We first use the __pandas__ library to read our raw unpreprocessed __review_dataset__ and split into training and testing datasets. Let's take a look of what does the dataset look like.

In [4]:
import pandas as pd
from sklearn.utils import shuffle
from sklearn.model_selection import train_test_split

df = pd.read_csv('data/NLP/review_dataset.csv')

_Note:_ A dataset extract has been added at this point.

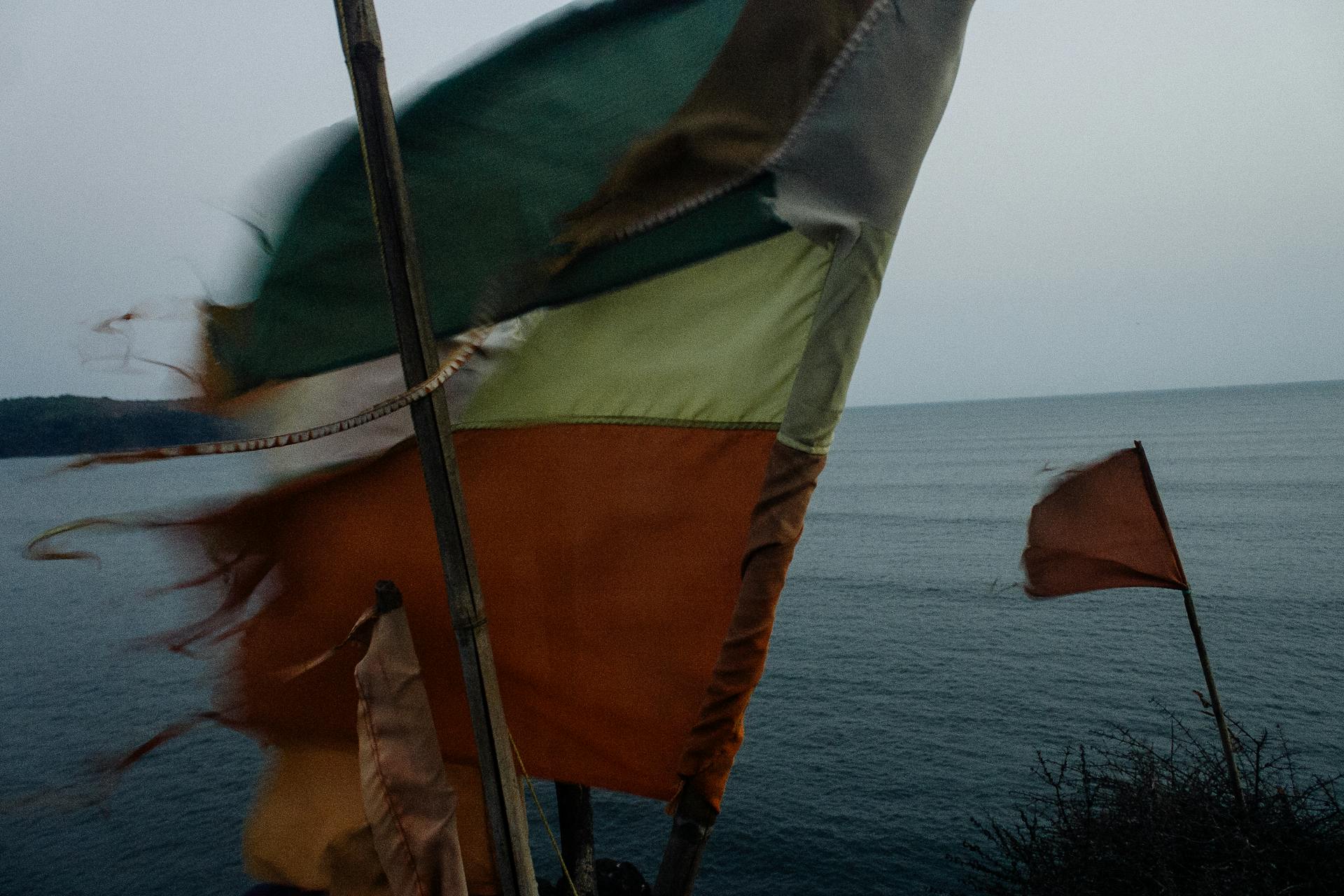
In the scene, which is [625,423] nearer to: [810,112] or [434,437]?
[434,437]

X_train, X_test, y_train, y_test = train_test_split(df.drop("log_votes", axis =1), df["log_votes"],
                                                  test_size=0.10,  # 10% test, 90% tranining
                                                  shuffle=True # Shuffle the whole dataset
                                                 )

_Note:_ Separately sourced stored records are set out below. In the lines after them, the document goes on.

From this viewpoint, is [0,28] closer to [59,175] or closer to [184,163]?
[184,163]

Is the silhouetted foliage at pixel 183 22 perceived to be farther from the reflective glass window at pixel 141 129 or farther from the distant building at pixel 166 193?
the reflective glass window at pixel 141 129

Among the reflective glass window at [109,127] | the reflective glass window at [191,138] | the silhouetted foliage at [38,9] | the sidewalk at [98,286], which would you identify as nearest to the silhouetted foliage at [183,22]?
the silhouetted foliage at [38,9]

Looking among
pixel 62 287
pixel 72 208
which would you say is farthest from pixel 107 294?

pd.concat([X_train, y_train], axis = 1).to_csv('data/NLP/review_dataset_AG_training.csv', index=False)
pd.concat([X_test, y_test], axis = 1).to_csv('data/NLP/review_dataset_AG_test.csv', index=False)

X_train.head()

Unnamed: 0,reviewText,summary,verified,time,rating
21972,Update 5/2/2011\nOk this software is starting ...,Errors in Mortgage Calculations & Software dis...,True,1303948800,1.0
6156,Great software product. I have used this produ...,Great software,False,1425427200,5.0
39264,When I tried to download the Turbo Tax program...,Virus??,True,1451347200,2.0
35413,The topo map is outdated as far as road names ...,SE topo,False,1178668800,3.0
8245,"Ripped me off this last year, though I used th...","Filling out the forms is fine, especially if y...",True,1426464000,2.0


#### 2.2 Use AutoGluon TabularPrediction to train a regressor 

AutoGluon can deal with a varied of tasks such as Image Classification, Object Detection, Text Classification, etc. Please see more details at [autogluon.task](https://autogluon.mxnet.io/api/autogluon.task.html). Our task in this demo is `TabularPrediction`, which is equipped to predict values in column of tabular dataset (classification or regression).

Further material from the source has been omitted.